• **OBIETTIVO A**: Secondo l'intervista al signore di 101 anni, per quale motivo i Natali che ricordava da piccolo erano una grande festa? Rispondi in una o due frasi.

• **TESTO ESTRATTO**:
☆ ☆ ☆
101 anni e la testimonianza dei Natale del dopoguerra: “Una festa d’amore. Differenza tra generazioni? Oggi i giovani hanno meno opportunità”

In questi giorni che ci separano dal Natale, dove tutti noi siamo immersi in affannose ricerche di regali o di cosa preparare per i grandi pranzi, trovandoci poi sempre annoiati sia da ciò che compriamo o riceviamo come doni, sia da ciò che portiamo in tavola che poi molto spesso per gran parte tra mille critiche finisce nell’immondizia, noi di Agorà abbiamo pensato di chiedere ad un signore anziano com’erano i Natali di guerra o dell’immediato dopo guerra, dove forse c’era la fame ma si era più uniti, più solidali e (perché no?) più felici. Abbiamo perciò intervistato il sig. Angelo (nome di fantasia) che abita a Marino e ha la veneranda età di 101 anni.

Sig. Angelo, si ricorda il suo primo Natale del dopo guerra, come erano vissute le festività da voi in quegli anni?
“I Natali che ricordo da piccolo erano una grande festa, perché si mangiava e anche più degli altri giorni, mia mamma e mia nonna si mettevano a cucinare per tutti noi parenti che occupavamo quattro tavole e nella grande cucina di una volta quella col fuoco in vista, si cucinava, erano giornate nelle quali si scherzava molto, soprattutto quando si giocava a tombola, eh sì per noi non era Natale senza il chiasso e la confusione della tombola, però se mi permetti il ricordo più forte è un altro.
Devi sapere che io sono stato in guerra come militare con la Marina italiana e sfortunatamente il dragamine sul quale ero di servizio fu affondato il primo giorno di combattimento e io sono stato fatto prigioniero dagli inglesi, con molti altri dell’equipaggio e portato in un campo di concentramento in una città africana della quale adesso non ricordo il nome, sono stato due anni lì e poi portato in Australia per sette anni.
La mia famiglia a Marino mi dava per morto, ma nel 1947 sono tornato a casa, ero così magro e privo di umanità che non ricordavo neanche come da Anzio dove fui lasciato si arriva a Marino; ecco quel giorno mancava poco al Natale e a casa facemmo una festa enorme alla quale partecipò tutto il paese, ecco quello è il mio ricordo più bello, rivedere tutti ma in particolare la mia mamma dopo quasi dieci anni”.

Durante il pranzo di Natale i bambini leggono le loro letterine, voi generazione della guerra quali speranze avevate per il futuro?
“Io ho sempre amato lavorare e il mio sogno era lavorare per costruirmi una casa e avere una famiglia, pensa che a dodici anni andai a fare lo stagnino, cioè colui che portava i materiali all’idraulico nei cantieri e a forza di schiaffoni e insulti ho imparato il mestiere di idraulico.
☆ ☆ ☆
• **OBIETTIVO B**: Trasferisci qui le righe dei record, ciascuna per intero, cominciando da quella che contiene "What space is" e arrivando fino alla fine dei record. Aggiungi 49 a ogni numero che compare nelle risposte, cioè a distanze e coordinate.

• **Voci del dataset**:
☆ ☆ ☆
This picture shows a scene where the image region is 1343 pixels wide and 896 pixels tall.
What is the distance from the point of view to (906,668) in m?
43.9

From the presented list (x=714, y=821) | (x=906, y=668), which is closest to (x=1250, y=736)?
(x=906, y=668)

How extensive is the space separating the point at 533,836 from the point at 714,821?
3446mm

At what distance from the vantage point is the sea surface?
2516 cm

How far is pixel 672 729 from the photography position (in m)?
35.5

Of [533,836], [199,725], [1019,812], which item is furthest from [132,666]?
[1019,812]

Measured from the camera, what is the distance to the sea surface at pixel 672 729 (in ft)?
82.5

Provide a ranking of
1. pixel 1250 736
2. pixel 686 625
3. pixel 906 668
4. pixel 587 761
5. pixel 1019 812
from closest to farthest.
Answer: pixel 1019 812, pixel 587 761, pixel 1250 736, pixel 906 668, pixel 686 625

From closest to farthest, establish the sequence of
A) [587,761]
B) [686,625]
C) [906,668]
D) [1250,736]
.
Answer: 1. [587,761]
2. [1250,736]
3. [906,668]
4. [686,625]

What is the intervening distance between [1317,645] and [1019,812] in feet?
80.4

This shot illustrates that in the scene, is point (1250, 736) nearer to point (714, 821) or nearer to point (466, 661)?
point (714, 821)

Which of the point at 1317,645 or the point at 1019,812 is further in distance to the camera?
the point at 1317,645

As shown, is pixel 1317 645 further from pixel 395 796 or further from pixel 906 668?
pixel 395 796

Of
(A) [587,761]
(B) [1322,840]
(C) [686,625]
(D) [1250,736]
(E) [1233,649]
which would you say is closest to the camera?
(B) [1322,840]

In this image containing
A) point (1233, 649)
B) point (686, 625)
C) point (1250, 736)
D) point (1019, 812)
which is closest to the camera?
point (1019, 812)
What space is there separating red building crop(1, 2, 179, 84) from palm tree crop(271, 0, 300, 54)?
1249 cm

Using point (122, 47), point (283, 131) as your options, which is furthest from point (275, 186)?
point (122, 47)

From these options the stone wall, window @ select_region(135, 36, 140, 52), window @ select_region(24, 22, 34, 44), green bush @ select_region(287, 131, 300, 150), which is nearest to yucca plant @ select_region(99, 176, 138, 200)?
☆ ☆ ☆
• **RISPOSTA ATTESA A**: Erano una grande festa perché a Natale si mangiava, e anche più degli altri giorni. La mamma e la nonna cucinavano per tutti i parenti.

• **RISPOSTA ATTESA B**:
What space is there separating red building crop(1, 2, 179, 84) from palm tree crop(271, 0, 300, 54)?
1298 cm

Using point (122, 47), point (283, 131) as your options, which is furthest from point (275, 186)?
point (171, 96)

From these options the stone wall, window @ select_region(135, 36, 140, 52), window @ select_region(24, 22, 34, 44), green bush @ select_region(287, 131, 300, 150), which is nearest to yucca plant @ select_region(99, 176, 138, 200)?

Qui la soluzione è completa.